If you have a significant amount of credit card debt or several cards with high interest rates,  consolidating your debt with a loan could be a good option. If you get a personal loan, for example, you’ll use the funds to completely pay off all of your credit card balances. Then, you’ll make a single payment every month to pay off the personal loan.

Personal loans often have lower interest rates than credit cards, which can save you money on interest charges in the long run. Plus, a personal loan can simplify your monthly payment schedule. Instead of making several credit card payments every month, you’ll make one payment toward the personal loan.
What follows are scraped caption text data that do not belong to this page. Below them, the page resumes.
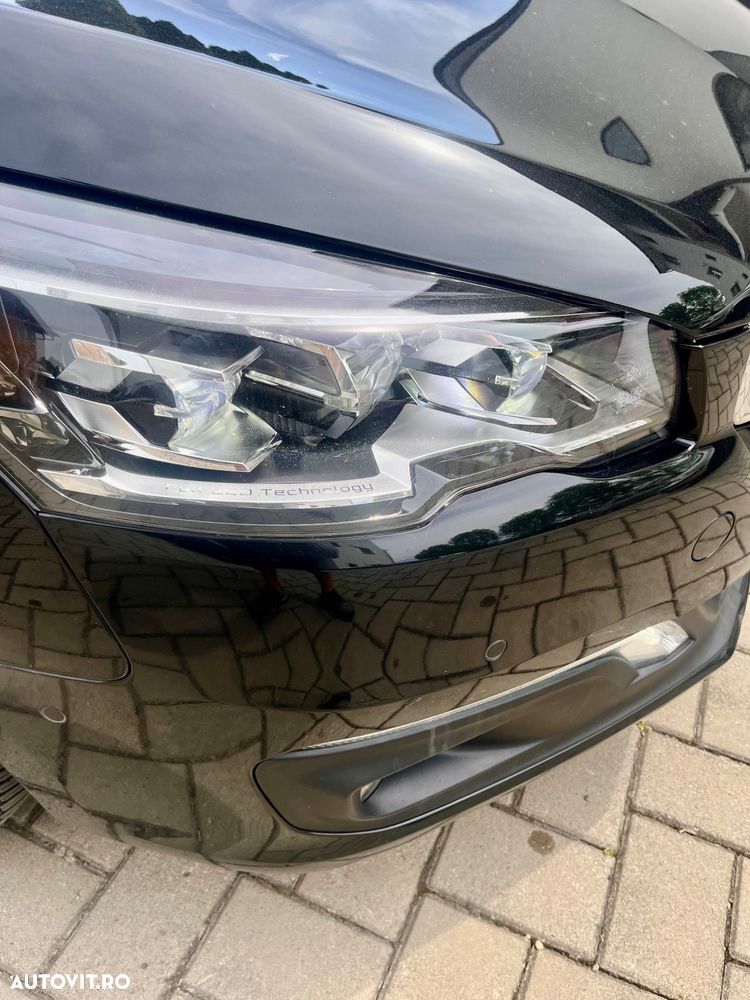Peugeot 508 - 8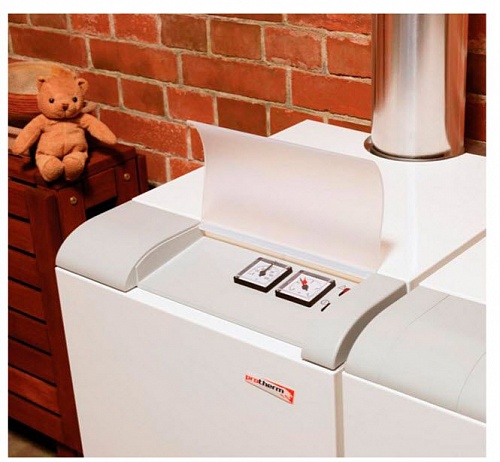 Котел газовый Медведь 30 КЛОМ (26Квт) 0010005725 ВЫГОДА!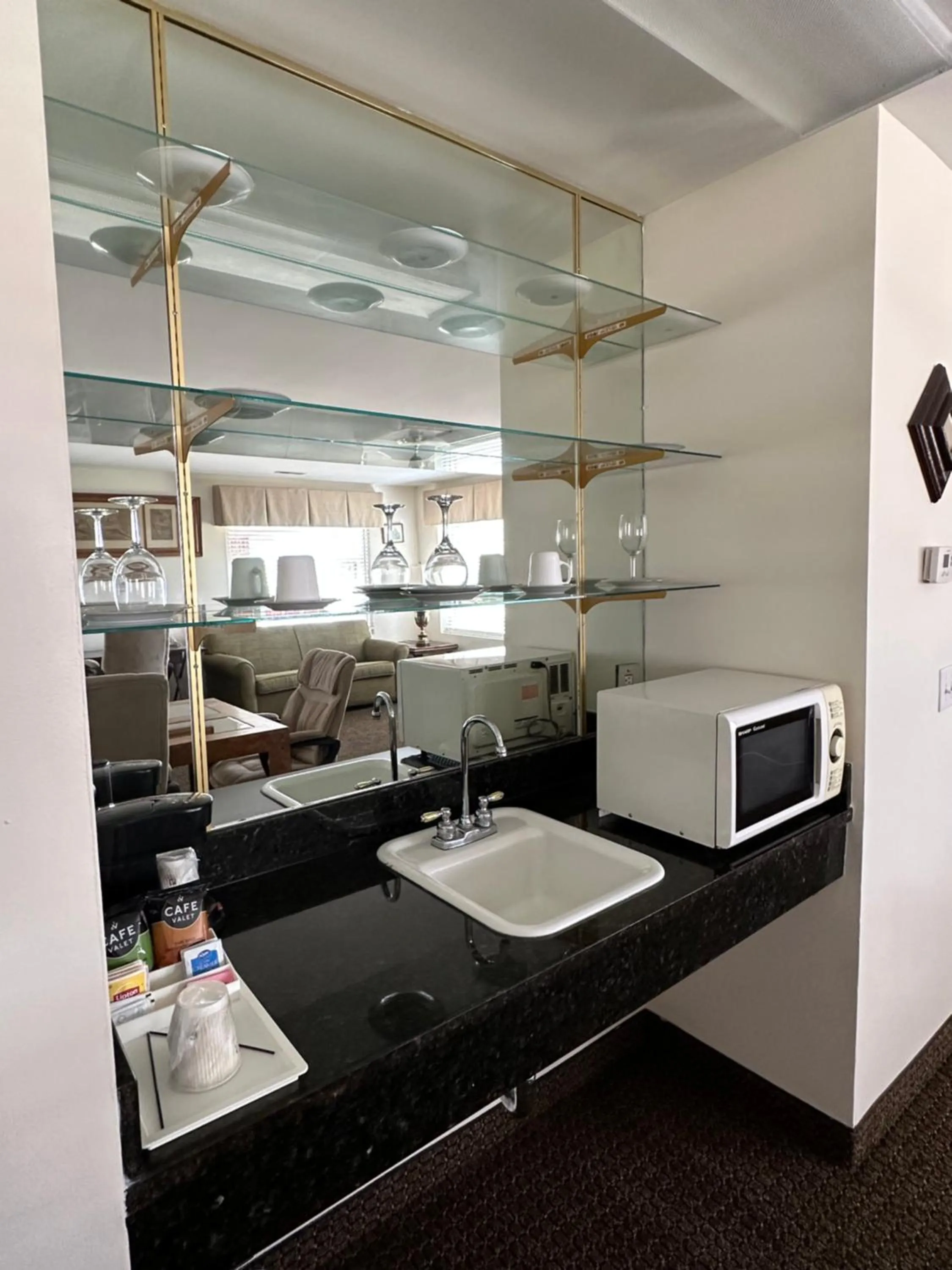 Security Inn and Suites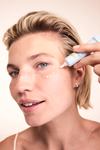 basis sensitive Contour des yeux anti-rides Q10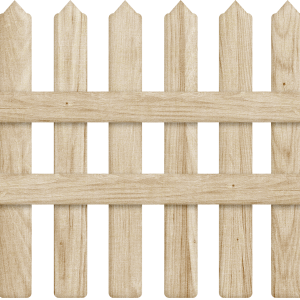 Fence PNG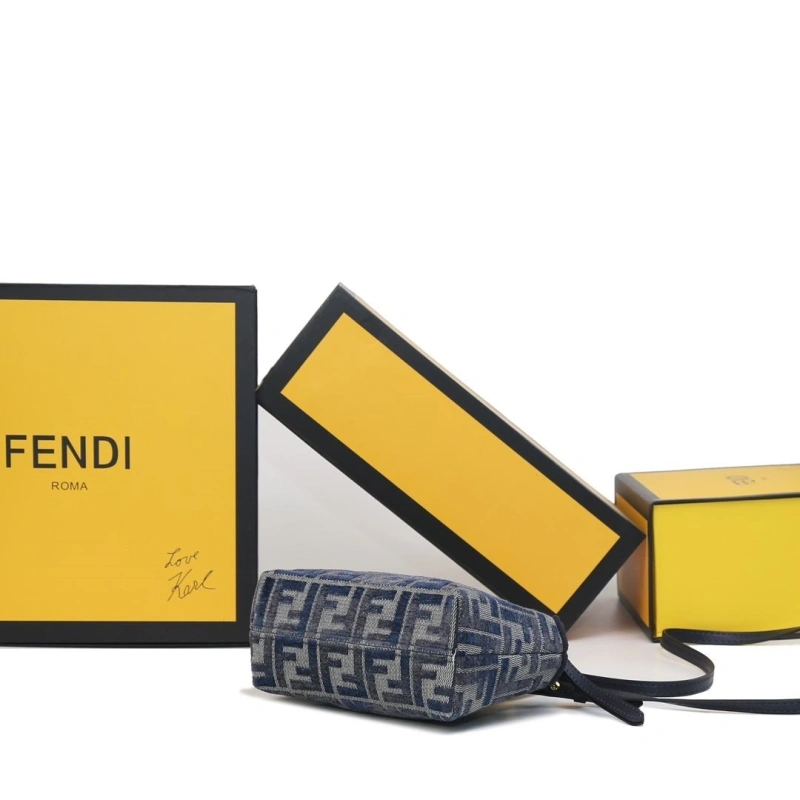 Fxndx Top Handle Bags Bold 69571
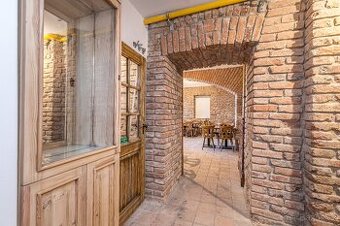 Vyšehrad - kavárna s pekárnou, cukrárna… - 1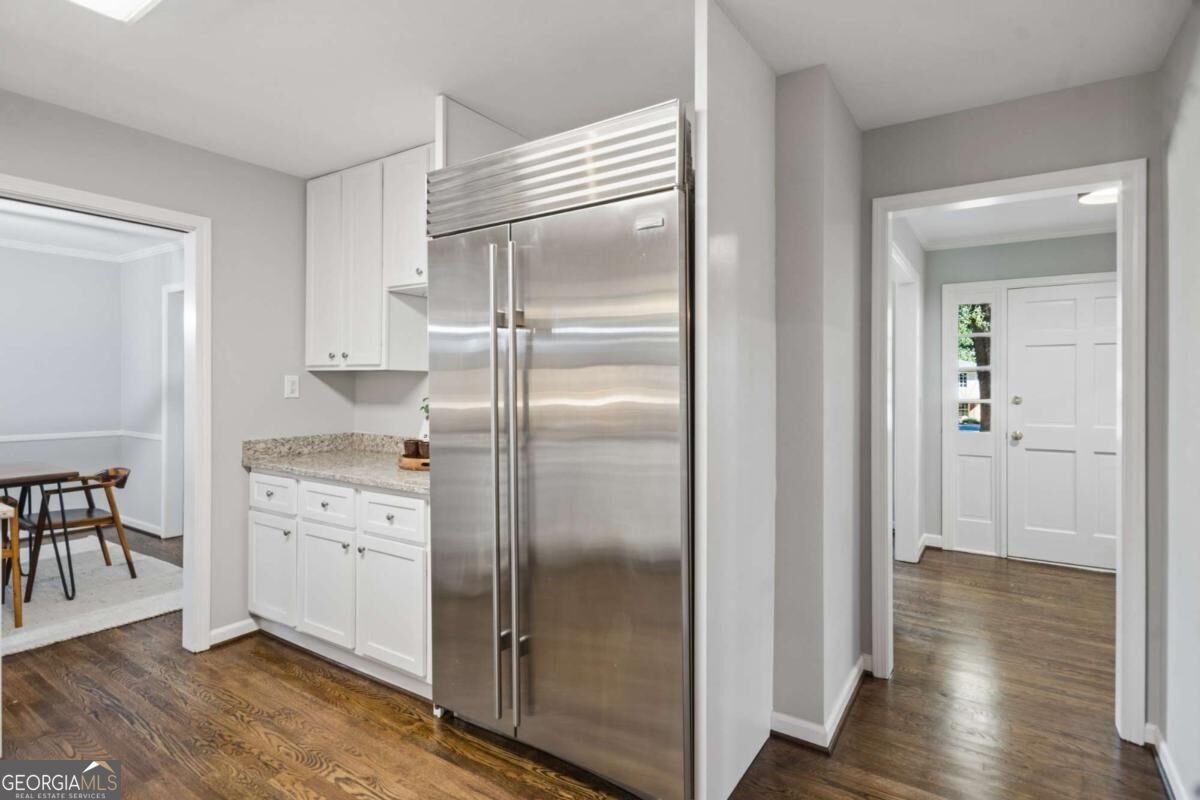 2768 Arldowne Drive Tucker - Photo 8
Like with any type of loan, you’ll need to meet lender requirements to be eligible for a personal loan. You’ll typically need a minimum credit score and debt-to-income ratio (DTI) to show that you’re a trustworthy borrower and qualify for a low interest rate.

If you have a mortgage, some other debt consolidation alternatives are possibly worth considering. A few of the most common types of financing that use home equity to help pay down credit card debt may also be an option. These include:

  • Home equity loan: A home equity loan is like a HELOC in as much as it enables you to borrow against your home equity. You’ll receive the funds in a lump-sum amount and then make monthly payments until the loan balance is zero.
  • Cash-out refinance: A cash-out refinance lets you tap into your home equity and replaces your home loan with a new amount. The new loan balance is the sum of your remaining loan amount plus the amount of home equity you’re taking out in cash – which you can use to pay down credit card debt.
  • Home equity line of credit (HELOC): A home equity line of credit (HELOC) allows you to borrow money against the equity you’ve built in your home over a period of time. You receive a line of revolving credit during the “draw period” that you can use to pay off your credit card balances on an as-needed basis. Once the draw period concludes, you’ll start repaying the money you borrowed. 

Keep in mind that most loans will require you pay closing costs, so don’t forget to factor those in when deciding if one of these options is best for your situation.

6. Create A Budget For Current Expenses

No matter the approach you take for tackling credit card debt, it’s important to understand how and where you’re spending your money. In addition to other methods, it can be helpful to develop a spreadsheet or schedule outlining your recurring monthly payments. These could include car payments, rent or mortgage payments, utility bills, phone bills and grocery expenses.

Once you have a handle on where your money is going, you can create a reasonable budget that incorporates payments toward your credit card debt. This way, you know exactly how you’ll spend your money, and you can get any extraneous spending under control.

7. Limit Your Credit Card Usage

One of the best ways to pay off credit card debt is by simply limiting how much you’re spending on your credit cards. It can be easy to throw expenses for groceries or gas on a credit card, but to reduce the debt accumulated on your credit cards, it might be better to use the money in your checking account to cover these expenses.

Limiting how often you use your credit cards while also trying to pay them off helps prevent you from getting stuck in a cycle of continuously charging and paying off the same amount of money each month. Switching to cash or using your debit card can be a better option if you want to reduce the amount you’re paying in interest charges every month, too.

The Bottom Line

Completely paying off your credit card debt is an important milestone on the journey to living debt-free. Any approach you take to paying down credit card debt – whether it’s the snowball, avalanche or another debt repayment method – is a step in the right direction.

Lowering or eliminating your credit card burden can also free up more funds for a savings account or a significant life event, like buying a car or a house.